(Cosa farai):
1. In quale epoca colloca il brano da leggere l'antica profezia montanista?
2. Come riassumeresti il brano da leggere in due frasi?

Il giornale di Rodafà. Rivista online di liturgia del quotidiano

Tre mariti ed una donna. Che non credevano in Niente



di Stefano Sodaro

Draupadi e i Pandava

Faceva freddissimo quella sera, prima della notte. Due si conoscevano molto bene, ma due no, anzi: tre no.

C’era un freddo però, quella sera, prima della notte, che corrispondeva ad un – come si dice in Val di Zoldo (quasi agli antipodi) – “freddo zitto”. Da neve. Un freddo, dunque, molto particolare. Che invita ad ascoltare, per poter poi parlare.

Se non s’erano quasi mai visti, che mai avevano da parlottare fitto, quei tre mariti, uomini sposati, quella sera, prima della notte?

Parlavano perché c’era Lei. Che non era sposata.

Lei al centro del loro dire, come se fosse l’Unica a permettere a quei tre di aprire il cuore e riscaldare la mente.

Qualcuno aveva spiegato: “Lei è Sapiente”. Colei che dà sapore. Che fa gustare la vita, le ore, i giorni, il tempo ed i luoghi, il freddo ed il caldo. La solitudine e la compagnia. Ma Lei chi?

Uno dei tre aveva trascritto al pomeriggio, in completo romitaggio lassù, frasi del greco antico. Di un’antica profezia montanista. Quintilla, o Priscilla. Metà del secondo secolo, tempo di donne profetesse, appunto.

Lettere antichissime ma inaudite, se non anche inedite per tantissimi, la maggioranza: un Cristo in forma di donna.

«Cristo è venuto a me sotto forma di donna, avvolto in splendida veste. M’infuse la sapienza e mi fece sapere che questo luogo è santo e qui deve scendere la Gerusalemme celeste».

La cristologia femminista è ancora retaggio di sole esperte e pochissimi esperti.

Piano però. Non si rivelano le confidenze del cuore. La storia va bene, ma dire “Cristo” pubblicamente, ad altri od altre, è già dire troppo, ci sono quelli che lo bestemmiano ripetendo in continuazione un aggettivo ch’è ormai nome proprio. E il cognome?

Rivoltiamolo in nome corretto, ben prima di ogni cristologia: Yeshūa.

Casomai: Ha Nosri di cognome.

E chi sarebbe?

No, non può essere che l’ignoranza giunga sin qui.

Di Nazaret, cognomizzato come fosse, che so?, Di Santo.

Più chiaro ora? Forse no, per nulla.

“Dio mio, Dio mio, perché mi hai abbandonato?”.

(Dati forniti):
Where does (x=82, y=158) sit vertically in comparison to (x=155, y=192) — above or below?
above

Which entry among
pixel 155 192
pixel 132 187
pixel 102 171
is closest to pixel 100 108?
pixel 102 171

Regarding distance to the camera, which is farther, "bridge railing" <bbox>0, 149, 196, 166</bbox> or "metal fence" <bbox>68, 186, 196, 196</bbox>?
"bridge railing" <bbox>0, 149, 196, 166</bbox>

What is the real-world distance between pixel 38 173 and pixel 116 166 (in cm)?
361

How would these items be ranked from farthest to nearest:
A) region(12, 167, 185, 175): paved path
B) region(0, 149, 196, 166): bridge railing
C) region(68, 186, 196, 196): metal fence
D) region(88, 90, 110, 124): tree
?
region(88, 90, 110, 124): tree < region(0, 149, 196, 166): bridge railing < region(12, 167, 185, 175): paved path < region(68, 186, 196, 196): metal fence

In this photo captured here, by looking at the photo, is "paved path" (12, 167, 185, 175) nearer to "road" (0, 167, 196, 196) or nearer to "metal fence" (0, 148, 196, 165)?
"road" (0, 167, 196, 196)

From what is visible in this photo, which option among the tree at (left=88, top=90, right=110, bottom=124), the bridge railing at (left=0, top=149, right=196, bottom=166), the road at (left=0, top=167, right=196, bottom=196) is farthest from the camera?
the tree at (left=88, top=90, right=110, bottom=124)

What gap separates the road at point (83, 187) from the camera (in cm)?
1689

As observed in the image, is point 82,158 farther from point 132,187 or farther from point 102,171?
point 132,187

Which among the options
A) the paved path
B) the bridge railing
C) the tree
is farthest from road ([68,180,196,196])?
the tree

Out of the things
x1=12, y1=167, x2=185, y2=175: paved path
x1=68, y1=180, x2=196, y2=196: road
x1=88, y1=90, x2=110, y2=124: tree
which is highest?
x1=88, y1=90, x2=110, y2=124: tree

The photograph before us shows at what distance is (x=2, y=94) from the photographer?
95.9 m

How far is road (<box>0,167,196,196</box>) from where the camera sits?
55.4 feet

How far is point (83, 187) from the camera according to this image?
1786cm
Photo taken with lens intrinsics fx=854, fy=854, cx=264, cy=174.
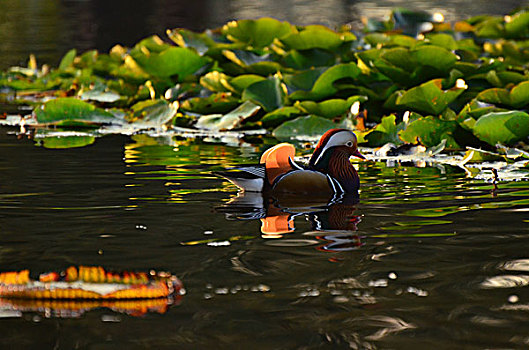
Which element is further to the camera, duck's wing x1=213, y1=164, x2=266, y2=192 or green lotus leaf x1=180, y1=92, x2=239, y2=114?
green lotus leaf x1=180, y1=92, x2=239, y2=114

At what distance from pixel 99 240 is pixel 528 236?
2022mm

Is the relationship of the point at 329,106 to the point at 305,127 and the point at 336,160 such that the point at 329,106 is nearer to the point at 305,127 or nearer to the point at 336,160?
the point at 305,127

(Risposte attese):
1. Alla metà del secondo secolo.

2. In una sera freddissima, prima della notte, tre uomini sposati parlavano fitto perché c'era Lei, non sposata, che qualcuno aveva definito Sapiente. Uno dei tre aveva trascritto in greco antico una profezia montanista in cui Cristo appare in forma di donna, e il brano propone di chiamarlo col nome corretto di Yeshūa, di Nazaret.